Risks Related to Our Business

Certain elements of our State Transcos’ formula rates can be and have been challenged, which could result in lowered rates and/or refunds of amounts previously collected and thus have an adverse effect on our business, financial condition, results of operations and cash flows.

Our State Transcos provide transmission service under rates regulated by the FERC. The FERC has approved the cost-based formula rate templates used by our State Transcos to calculate their respective annual revenue requirements, but it has not expressly approved the amount of actual capital and operating expenditures to be used in the formula rates. All aspects of our State Transcos’ rates accepted or approved by the FERC, including the formula rate templates, the rates of return on the actual equity portion of their respective capital structures and the approved targeted capital structures, are subject to challenge by interested parties at the FERC, or by the FERC on its own initiative. In addition, interested parties may challenge the annual implementation and calculation by our State Transcos of their projected rates and formula rate true up pursuant to their approved formula rate templates under the State Transcos’ formula rate implementation protocols. If a challenger can establish that any of these aspects are unjust, unreasonable, unduly discriminatory or preferential, then the FERC will make appropriate prospective adjustments to them and/or disallow any of our State Transcos’ inclusion of those aspects in the rate setting formula.
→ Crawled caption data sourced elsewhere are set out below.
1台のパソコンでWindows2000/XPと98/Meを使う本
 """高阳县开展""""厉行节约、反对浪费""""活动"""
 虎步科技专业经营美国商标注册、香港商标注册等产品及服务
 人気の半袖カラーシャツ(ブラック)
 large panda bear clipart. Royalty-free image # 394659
In October 2016, several parties filed a joint complaint with the FERC that states the base return on common equity used by various AEP affiliates, including the State Transcos that operate in PJM, in calculating formula transmission rates under the PJM Open Access Transmission Tariff (OATT) is excessive and should be reduced from 10.99% to 8.32%, effective upon the date of the complaint. Management believes its financial statements adequately address the impact of the complaint. If the FERC orders revenue reductions as a result of the complaint, including refunds from the date of the complaint filing, it could reduce future net income and cash flows and impact financial condition.

End-use consumers and entities supplying electricity to end-use consumers may also attempt to influence government and/or regulators to change the rate setting methodologies that apply to our State Transcos, particularly if rates for delivered electricity increase substantially.
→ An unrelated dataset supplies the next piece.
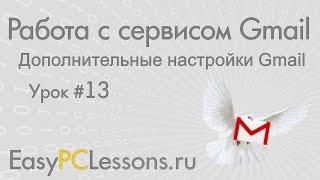 Урок 13 - Дополнительные настройки Gmail   Видеокурс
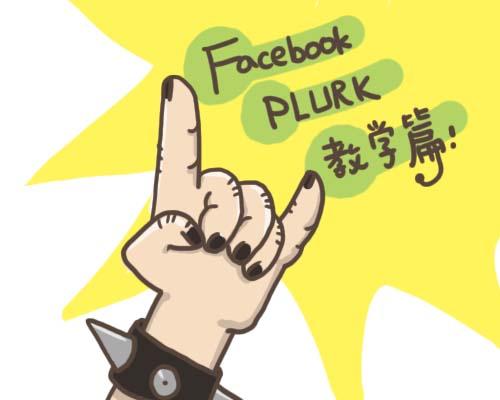 0726_plurk與facebook教學1.jpg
Our actual capital investment may be lower than planned, which would cause a lower than anticipated rate base and would therefore result in lower revenues and earnings compared to our current expectations.

Each of our State Transcos’ rate base, revenues and earnings are determined in part by additions to property, plant and equipment and when those additions are placed in service. We anticipate making significant capital investments over the next several years; however, the amounts could change significantly due to factors beyond our control. If our State Transcos’ capital investment and the resulting in-service property, plant and equipment are lower than anticipated for any reason, our State Transcos will have a lower than anticipated rate base, thus causing their revenue requirements and future earnings to be lower than anticipated.


11



Changes in energy laws, regulations or policies could impact our business, financial condition, results of operations and cash flows.

Each of our State Transcos is regulated by the FERC as a “public utility” under federal law and is a transmission owner in PJM or SPP. We cannot predict whether the approved rate methodologies for any of our State Transcos will be changed. In addition, the U.S. Congress periodically considers enacting energy legislation that could assign new responsibilities to the FERC, modify existing law or provide the FERC or another entity with increased authority to regulate transmission matters. We cannot predict whether, and to what extent, our State Transcos may be affected by any such changes in federal energy laws, regulations or policies in the future. While our State Transcos are subject to FERC’s exclusive jurisdiction for purposes of rate regulation, changes in state laws affecting other matters, such as transmission siting and construction, could limit investment opportunities available to us.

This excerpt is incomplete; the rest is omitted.